:: 原文摘录 ::
现求分别删掉第1~n个点时,平面上最近点对的距离的和。(这里防止精度问题,只要求距离的平方
可知对于不删点时可以求得最近点对。
如果删掉的点不是最近点对的两个端点,最近距离还是这两个点的距离。(会有n-2)次
其次,如果删除其中任何一个点,标记一下,然后再分别跑一边最近点,统计即可。
最近点对用分治法,模板类。
此外注意开long long
代码如下:
#include <iostream>
#include <cmath>
#include <vector>
#include <cstdlib>
#include <cstdio>
#include <cstring>
#include <queue>
#include <stack>
#include <list>
#include <algorithm>
#include <map>
#include <set>
#define LL long long
#define Pr pair<int,int>
#define fread(ch) freopen(ch,"r",stdin)
#define fwrite(ch) freopen(ch,"w",stdout)
using namespace std;
const LL INF = 0x3f3f3f3f3f3f3f3f;
const int msz = 100100;
const int mod = 1e9+7;
const double eps = 1e-8;
struct Point
{
LL x,y;
int id;
};
LL dist(Point a,Point b)
{
return (a.x-b.x)*(a.x-b.x)+(a.y-b.y)*(a.y-b.y);
}
Point p[msz];
Point tmpt[msz];
bool cmpxy(Point a,Point b)

:: 练习内容 ::
把上面讲最近点对的原文从头到尾照抄一遍，代码也一字不改。

:: 数据摘录 ::
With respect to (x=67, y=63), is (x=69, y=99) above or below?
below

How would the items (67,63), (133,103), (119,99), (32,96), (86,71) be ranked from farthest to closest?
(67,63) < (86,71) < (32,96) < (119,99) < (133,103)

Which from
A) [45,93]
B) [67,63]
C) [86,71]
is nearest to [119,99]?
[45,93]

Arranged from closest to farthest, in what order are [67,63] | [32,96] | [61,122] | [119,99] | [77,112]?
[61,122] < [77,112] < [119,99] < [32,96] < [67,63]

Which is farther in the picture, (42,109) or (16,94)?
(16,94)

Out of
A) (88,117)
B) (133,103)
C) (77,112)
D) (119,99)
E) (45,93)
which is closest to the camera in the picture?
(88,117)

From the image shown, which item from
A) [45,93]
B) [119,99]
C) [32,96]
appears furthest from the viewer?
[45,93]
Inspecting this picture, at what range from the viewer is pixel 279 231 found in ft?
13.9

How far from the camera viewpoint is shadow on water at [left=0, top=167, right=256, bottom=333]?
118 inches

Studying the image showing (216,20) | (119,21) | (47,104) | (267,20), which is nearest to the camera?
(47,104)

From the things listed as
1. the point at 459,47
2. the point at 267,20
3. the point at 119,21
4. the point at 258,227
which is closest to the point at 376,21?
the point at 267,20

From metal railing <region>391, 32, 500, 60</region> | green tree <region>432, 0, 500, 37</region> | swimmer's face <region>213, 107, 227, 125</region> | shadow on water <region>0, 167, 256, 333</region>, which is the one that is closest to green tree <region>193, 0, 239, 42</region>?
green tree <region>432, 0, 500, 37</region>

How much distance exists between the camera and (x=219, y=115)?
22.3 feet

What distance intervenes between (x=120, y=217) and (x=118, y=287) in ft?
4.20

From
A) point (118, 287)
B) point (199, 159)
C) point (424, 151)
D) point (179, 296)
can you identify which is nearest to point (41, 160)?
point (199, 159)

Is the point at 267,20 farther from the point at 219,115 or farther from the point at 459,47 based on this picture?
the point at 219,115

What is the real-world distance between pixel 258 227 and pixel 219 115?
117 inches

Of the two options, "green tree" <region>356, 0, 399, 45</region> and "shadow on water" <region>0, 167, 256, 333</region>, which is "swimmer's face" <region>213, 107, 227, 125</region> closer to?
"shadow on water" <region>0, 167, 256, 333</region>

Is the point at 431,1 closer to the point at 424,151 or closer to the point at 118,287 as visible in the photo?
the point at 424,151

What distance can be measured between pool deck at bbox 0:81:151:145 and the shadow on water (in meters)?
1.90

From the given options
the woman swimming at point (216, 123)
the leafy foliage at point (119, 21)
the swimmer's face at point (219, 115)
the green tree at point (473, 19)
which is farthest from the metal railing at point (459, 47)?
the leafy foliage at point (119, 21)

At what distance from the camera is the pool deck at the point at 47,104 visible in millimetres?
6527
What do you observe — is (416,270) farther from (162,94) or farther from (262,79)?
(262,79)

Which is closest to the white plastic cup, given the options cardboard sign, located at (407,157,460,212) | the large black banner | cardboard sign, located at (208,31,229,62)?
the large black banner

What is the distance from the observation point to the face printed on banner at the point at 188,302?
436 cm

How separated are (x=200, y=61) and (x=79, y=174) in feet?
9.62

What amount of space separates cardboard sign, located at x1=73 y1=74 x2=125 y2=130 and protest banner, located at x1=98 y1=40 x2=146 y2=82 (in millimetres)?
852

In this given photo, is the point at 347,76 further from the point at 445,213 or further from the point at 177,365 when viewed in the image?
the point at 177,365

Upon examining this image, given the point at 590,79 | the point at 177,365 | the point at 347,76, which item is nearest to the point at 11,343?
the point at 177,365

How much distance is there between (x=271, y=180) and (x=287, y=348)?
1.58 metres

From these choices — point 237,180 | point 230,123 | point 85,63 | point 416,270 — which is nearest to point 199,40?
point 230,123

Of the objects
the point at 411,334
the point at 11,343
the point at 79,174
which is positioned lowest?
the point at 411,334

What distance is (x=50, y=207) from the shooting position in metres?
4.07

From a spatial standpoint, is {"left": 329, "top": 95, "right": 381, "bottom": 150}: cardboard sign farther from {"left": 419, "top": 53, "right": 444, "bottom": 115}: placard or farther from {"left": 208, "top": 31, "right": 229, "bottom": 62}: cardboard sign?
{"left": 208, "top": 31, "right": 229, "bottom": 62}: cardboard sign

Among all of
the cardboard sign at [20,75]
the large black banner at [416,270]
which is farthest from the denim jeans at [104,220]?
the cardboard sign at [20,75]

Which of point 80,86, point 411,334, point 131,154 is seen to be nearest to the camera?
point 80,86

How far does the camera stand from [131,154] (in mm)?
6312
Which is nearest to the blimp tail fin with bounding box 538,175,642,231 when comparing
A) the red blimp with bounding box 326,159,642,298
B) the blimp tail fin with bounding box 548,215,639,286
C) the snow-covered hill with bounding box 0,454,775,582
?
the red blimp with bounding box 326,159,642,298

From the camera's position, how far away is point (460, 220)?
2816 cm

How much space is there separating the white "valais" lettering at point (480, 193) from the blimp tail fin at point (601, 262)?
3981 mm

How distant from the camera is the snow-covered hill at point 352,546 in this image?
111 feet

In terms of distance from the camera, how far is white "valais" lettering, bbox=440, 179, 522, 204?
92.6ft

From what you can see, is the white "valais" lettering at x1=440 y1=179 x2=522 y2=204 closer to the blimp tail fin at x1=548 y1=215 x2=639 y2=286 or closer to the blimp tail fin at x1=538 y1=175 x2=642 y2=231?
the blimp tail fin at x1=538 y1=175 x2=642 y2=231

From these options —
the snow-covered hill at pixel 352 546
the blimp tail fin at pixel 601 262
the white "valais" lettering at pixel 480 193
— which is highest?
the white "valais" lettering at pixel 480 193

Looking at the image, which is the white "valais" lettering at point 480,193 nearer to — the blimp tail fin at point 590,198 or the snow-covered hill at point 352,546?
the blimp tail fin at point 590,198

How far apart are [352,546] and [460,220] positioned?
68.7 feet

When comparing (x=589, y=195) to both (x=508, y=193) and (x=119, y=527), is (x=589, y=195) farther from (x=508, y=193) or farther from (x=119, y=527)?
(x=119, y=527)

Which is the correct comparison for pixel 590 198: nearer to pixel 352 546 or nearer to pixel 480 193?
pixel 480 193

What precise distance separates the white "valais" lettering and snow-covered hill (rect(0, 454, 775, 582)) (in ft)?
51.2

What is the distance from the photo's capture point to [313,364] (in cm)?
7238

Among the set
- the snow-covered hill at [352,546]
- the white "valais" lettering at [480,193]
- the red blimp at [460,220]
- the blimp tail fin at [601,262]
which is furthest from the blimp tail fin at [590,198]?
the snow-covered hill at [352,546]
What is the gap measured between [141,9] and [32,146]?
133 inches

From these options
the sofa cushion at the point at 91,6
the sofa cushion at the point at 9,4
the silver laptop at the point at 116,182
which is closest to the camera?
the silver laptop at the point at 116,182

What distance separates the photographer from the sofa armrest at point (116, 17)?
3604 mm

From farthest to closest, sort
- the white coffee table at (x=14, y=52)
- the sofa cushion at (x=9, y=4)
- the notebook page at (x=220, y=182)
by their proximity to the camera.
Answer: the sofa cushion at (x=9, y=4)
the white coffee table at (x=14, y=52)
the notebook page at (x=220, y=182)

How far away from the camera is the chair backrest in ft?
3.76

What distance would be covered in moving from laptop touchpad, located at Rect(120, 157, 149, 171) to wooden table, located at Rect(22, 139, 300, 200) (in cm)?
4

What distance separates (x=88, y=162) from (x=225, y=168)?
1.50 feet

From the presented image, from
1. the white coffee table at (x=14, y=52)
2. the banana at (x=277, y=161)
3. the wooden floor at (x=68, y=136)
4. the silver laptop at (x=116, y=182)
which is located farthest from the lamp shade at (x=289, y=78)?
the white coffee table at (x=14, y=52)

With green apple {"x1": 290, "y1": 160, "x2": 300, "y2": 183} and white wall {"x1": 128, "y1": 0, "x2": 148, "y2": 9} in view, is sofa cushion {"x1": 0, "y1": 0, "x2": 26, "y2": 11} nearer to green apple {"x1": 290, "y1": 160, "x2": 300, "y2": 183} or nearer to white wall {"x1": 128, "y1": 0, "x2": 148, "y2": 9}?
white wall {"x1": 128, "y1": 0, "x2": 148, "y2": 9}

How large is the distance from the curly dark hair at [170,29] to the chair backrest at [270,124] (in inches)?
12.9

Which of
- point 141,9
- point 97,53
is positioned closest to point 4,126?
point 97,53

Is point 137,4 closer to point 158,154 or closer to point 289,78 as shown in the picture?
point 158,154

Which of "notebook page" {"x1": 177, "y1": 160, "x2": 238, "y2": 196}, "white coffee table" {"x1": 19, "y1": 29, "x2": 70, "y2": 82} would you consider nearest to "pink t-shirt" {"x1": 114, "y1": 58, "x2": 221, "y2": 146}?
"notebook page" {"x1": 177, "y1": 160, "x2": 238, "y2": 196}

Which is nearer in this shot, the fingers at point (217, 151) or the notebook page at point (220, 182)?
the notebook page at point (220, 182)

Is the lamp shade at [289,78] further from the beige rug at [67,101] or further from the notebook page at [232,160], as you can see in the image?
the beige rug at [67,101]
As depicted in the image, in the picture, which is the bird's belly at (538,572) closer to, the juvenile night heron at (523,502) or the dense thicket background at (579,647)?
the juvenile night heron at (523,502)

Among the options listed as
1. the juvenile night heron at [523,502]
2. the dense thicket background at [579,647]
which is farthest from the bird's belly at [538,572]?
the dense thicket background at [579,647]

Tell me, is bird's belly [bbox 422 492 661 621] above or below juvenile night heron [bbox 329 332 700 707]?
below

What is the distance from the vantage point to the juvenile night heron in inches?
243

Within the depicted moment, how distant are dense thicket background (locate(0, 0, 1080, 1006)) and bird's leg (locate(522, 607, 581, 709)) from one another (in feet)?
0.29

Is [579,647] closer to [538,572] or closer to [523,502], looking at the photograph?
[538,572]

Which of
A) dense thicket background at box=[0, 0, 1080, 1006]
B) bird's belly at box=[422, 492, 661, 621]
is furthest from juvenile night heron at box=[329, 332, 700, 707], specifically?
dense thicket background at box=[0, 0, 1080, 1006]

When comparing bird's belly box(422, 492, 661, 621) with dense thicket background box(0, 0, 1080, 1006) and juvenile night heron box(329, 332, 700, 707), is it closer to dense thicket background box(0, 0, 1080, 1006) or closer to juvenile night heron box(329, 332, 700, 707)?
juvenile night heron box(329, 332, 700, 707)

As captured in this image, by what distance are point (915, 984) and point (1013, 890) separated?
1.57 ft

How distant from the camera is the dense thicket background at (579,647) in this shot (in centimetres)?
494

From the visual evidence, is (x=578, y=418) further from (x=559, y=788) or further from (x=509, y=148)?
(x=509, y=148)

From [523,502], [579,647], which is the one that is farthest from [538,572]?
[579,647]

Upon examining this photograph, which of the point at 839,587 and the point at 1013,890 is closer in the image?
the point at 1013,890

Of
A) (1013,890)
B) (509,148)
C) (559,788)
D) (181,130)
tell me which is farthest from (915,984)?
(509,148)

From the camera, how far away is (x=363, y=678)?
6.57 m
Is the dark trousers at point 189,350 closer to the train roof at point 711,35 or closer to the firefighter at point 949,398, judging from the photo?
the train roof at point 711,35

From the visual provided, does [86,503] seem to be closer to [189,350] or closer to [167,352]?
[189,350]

:: 正确答案 ::
现求分别删掉第1~n个点时,平面上最近点对的距离的和。(这里防止精度问题,只要求距离的平方
可知对于不删点时可以求得最近点对。
如果删掉的点不是最近点对的两个端点,最近距离还是这两个点的距离。(会有n-2)次
其次,如果删除其中任何一个点,标记一下,然后再分别跑一边最近点,统计即可。
最近点对用分治法,模板类。
此外注意开long long
代码如下:
#include <iostream>
#include <cmath>
#include <vector>
#include <cstdlib>
#include <cstdio>
#include <cstring>
#include <queue>
#include <stack>
#include <list>
#include <algorithm>
#include <map>
#include <set>
#define LL long long
#define Pr pair<int,int>
#define fread(ch) freopen(ch,"r",stdin)
#define fwrite(ch) freopen(ch,"w",stdout)
using namespace std;
const LL INF = 0x3f3f3f3f3f3f3f3f;
const int msz = 100100;
const int mod = 1e9+7;
const double eps = 1e-8;
struct Point
{
LL x,y;
int id;
};
LL dist(Point a,Point b)
{
return (a.x-b.x)*(a.x-b.x)+(a.y-b.y)*(a.y-b.y);
}
Point p[msz];
Point tmpt[msz];
bool cmpxy(Point a,Point b)